Ginormous: so big you can't go round it

Seldom do I open email or news before loosing the magic fingers to start their mad dance of nonsense -- but sometimes there's an eerie feeling that something happened on the other side of this big world as I slept. Nome sane? I didn't have that feeling this all too early a morning even for a Sunday, but I opened News anyway and sure enough, nothing had happened. Or if it had I didn't see it, because the headline was still yesterday's news about the Americans who helped stop a terrorist on the train in France, which I read yesterday. And anyway I only scrolled down as far as the headline from HuffPost about Sagittarius 5, the ginormous black hole at the center of our Milky Way galaxy. 



It has been so long since I was current on the latest news about the cosmos that I didn't know about the black hole. I didn't know about the word “ginormous” either and find it suspect, just as others may be suspicious of my word “certitudinous”. I suspect “ginormous” may be a tacky combination of giant and enormous, so I'm not going to use it. Not at all, and certainly not from the pulpit, where preachers like to wake people up by casually tossing out some pesudo-sophisticated word; like heilsgeschichte. I've done that to see if anyone was listening. Nobody was, or at least nobody blinked. I also like to contemn stupid rules, like our stupid grammar rule that says commas and periods go inside the quotation marks, but not exclamation points or question marks unless they are meant to be part of the quote. And our stupid church rule that says no unbaptized person shall be eligible to receive Holy Communion: what a load of crap for a church that preens itself as politically correct and on the cutting edge of inclusivity, but the bishops are either blind or too obtuse to see it. Not to mention theologically stodgy.

How did the magic dancing fingers happen to get off at this bus stop? It's because this is our last Sunday to read from John chapter 6, the Bread of Life discourse. John 6 would have been a fascinating read for one Sunday morning; but the lectionary framers think the people in the pew all have attention deficit disorder, so instead of one loaf, they sliced it into five little bites for five Sunday mornings. It's a good thing we're done today, because by now we've sung all the bread songs and hymns and praise songs that go with it.

The fascinating thing that Saint John the Evangelist has done with his story, what he has Jesus saying, is to have Jesus unite himself with the manna that Moses gave in the wilderness, with the tiny quantity of bread that feeds a ginormous crowd of people out in that lonely place, with the prophet-like-himself that Moses prophesied, with the Being and Name of God who spoke to Moses from the burning bush. Signs and "I AM" sayings.

Along with the lesson from 1st Kings and closing out Ephesians, we'll have one last look at the Bread of Life in Sunday School this morning before the lectionary returns us to the Gospel according to Mark.

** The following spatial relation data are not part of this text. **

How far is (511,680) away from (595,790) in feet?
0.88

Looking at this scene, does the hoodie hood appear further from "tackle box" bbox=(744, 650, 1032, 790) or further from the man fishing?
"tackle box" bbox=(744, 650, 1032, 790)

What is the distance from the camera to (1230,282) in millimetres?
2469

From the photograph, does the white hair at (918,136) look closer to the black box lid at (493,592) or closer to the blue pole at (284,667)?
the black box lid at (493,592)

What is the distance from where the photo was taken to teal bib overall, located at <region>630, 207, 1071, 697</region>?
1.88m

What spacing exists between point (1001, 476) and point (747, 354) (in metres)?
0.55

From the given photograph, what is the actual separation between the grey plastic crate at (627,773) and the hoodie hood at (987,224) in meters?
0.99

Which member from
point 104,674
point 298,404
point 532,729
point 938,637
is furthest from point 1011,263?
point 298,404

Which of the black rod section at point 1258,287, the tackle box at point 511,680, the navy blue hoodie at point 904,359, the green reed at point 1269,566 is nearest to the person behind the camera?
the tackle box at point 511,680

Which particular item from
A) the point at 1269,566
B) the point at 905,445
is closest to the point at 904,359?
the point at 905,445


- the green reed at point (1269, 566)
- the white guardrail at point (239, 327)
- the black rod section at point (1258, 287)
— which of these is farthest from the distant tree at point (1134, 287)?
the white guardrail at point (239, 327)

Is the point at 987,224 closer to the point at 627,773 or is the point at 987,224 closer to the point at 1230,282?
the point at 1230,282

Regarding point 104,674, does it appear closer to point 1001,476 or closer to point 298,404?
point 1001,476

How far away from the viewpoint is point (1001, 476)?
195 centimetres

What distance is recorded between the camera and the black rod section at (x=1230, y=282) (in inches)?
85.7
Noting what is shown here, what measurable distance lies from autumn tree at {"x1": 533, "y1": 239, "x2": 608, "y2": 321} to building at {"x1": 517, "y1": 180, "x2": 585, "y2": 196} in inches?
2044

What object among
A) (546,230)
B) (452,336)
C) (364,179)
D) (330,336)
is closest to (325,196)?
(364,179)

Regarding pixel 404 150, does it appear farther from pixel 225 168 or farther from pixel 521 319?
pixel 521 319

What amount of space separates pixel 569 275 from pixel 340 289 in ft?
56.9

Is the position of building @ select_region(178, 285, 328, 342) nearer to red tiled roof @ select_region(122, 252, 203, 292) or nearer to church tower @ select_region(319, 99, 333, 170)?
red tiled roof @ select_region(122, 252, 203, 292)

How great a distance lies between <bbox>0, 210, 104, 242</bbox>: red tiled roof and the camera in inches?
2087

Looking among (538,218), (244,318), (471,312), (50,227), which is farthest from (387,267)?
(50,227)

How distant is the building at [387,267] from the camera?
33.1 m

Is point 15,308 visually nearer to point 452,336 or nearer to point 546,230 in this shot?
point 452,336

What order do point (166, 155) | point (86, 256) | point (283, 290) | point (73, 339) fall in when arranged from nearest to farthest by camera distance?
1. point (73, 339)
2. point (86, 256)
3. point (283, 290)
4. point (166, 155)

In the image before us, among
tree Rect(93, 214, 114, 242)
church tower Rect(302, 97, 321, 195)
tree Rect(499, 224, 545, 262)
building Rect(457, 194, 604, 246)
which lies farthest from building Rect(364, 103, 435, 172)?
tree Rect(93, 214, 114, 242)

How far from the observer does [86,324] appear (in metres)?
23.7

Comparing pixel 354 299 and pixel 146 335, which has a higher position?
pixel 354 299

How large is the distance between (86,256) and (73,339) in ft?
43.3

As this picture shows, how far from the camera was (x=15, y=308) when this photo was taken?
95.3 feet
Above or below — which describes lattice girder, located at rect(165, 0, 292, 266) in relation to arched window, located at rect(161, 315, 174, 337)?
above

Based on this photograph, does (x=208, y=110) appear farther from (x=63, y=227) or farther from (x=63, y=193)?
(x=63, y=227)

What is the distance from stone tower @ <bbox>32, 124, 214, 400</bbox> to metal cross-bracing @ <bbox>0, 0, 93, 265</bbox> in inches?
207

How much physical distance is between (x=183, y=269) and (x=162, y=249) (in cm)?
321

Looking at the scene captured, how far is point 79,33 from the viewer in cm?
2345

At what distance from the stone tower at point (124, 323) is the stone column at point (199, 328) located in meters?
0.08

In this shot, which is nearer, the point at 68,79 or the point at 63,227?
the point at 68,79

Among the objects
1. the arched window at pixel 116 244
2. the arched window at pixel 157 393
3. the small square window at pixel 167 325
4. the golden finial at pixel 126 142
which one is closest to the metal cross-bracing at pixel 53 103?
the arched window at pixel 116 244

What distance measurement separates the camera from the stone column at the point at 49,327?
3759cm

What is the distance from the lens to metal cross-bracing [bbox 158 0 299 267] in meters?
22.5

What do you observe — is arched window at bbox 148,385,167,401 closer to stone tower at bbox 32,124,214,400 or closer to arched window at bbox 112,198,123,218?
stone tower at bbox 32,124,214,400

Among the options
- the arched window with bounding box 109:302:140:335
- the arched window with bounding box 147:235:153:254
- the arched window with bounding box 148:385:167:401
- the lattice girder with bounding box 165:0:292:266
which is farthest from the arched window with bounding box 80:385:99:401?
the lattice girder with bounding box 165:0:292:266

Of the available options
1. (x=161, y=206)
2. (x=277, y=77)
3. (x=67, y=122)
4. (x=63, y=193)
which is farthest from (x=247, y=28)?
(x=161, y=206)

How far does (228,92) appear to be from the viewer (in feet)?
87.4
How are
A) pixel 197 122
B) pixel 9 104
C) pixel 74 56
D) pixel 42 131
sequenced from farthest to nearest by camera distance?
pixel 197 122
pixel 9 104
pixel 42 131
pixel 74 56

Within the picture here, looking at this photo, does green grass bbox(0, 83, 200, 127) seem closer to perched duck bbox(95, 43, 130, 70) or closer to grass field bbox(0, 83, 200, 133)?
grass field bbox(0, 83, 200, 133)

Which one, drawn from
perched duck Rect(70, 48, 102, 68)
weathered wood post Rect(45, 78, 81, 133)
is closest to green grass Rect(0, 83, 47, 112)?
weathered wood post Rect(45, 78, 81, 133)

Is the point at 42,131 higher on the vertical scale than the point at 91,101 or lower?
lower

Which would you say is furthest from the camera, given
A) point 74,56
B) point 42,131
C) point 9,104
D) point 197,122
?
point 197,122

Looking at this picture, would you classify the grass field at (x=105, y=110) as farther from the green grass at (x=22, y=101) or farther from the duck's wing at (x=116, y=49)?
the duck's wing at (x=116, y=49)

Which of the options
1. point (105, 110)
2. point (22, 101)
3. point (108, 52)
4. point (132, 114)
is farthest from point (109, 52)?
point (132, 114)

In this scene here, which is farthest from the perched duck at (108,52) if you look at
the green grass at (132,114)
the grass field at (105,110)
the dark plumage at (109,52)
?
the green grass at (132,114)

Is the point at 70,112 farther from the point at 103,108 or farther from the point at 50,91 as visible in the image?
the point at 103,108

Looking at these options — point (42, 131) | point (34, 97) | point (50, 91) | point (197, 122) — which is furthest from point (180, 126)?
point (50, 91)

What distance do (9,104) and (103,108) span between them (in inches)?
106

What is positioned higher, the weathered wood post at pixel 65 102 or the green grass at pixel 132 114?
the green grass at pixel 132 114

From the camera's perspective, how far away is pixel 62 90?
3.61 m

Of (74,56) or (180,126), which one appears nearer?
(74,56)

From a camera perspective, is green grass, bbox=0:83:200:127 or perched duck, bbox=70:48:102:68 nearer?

But my interest was more cosmological than theological, scientists' photograph of the action of Sagittarius 5 and realization of its violently tumultuous nature. As in "Jesus calls us, o'er the tumult" sung to the right tune. 

A link to the HuffPost article is below. As a struggling pseudo-theologian, I find, even as Sagittarius 5 is still but a speck, a miniscule particle of the universe, I realize once again that our world, our minds, our imaginations, our vision and especially our God, are too small, to borrow from J.B. Phillips. There is so much out there that we ants can't grasp it, and when we find out about it we say it can't be true because it challenges our certitudes, so we stick our heads back in the sand.

If God is truly whoever or whatever said “Let there be” and it was so, we have a lot to learn and a lot of adjusting to do. 

And if Jesus really said “Let the little children come unto me and forbid them not,” we need bishops who are not stodged up with rules. Most of them never looked in a telescope either.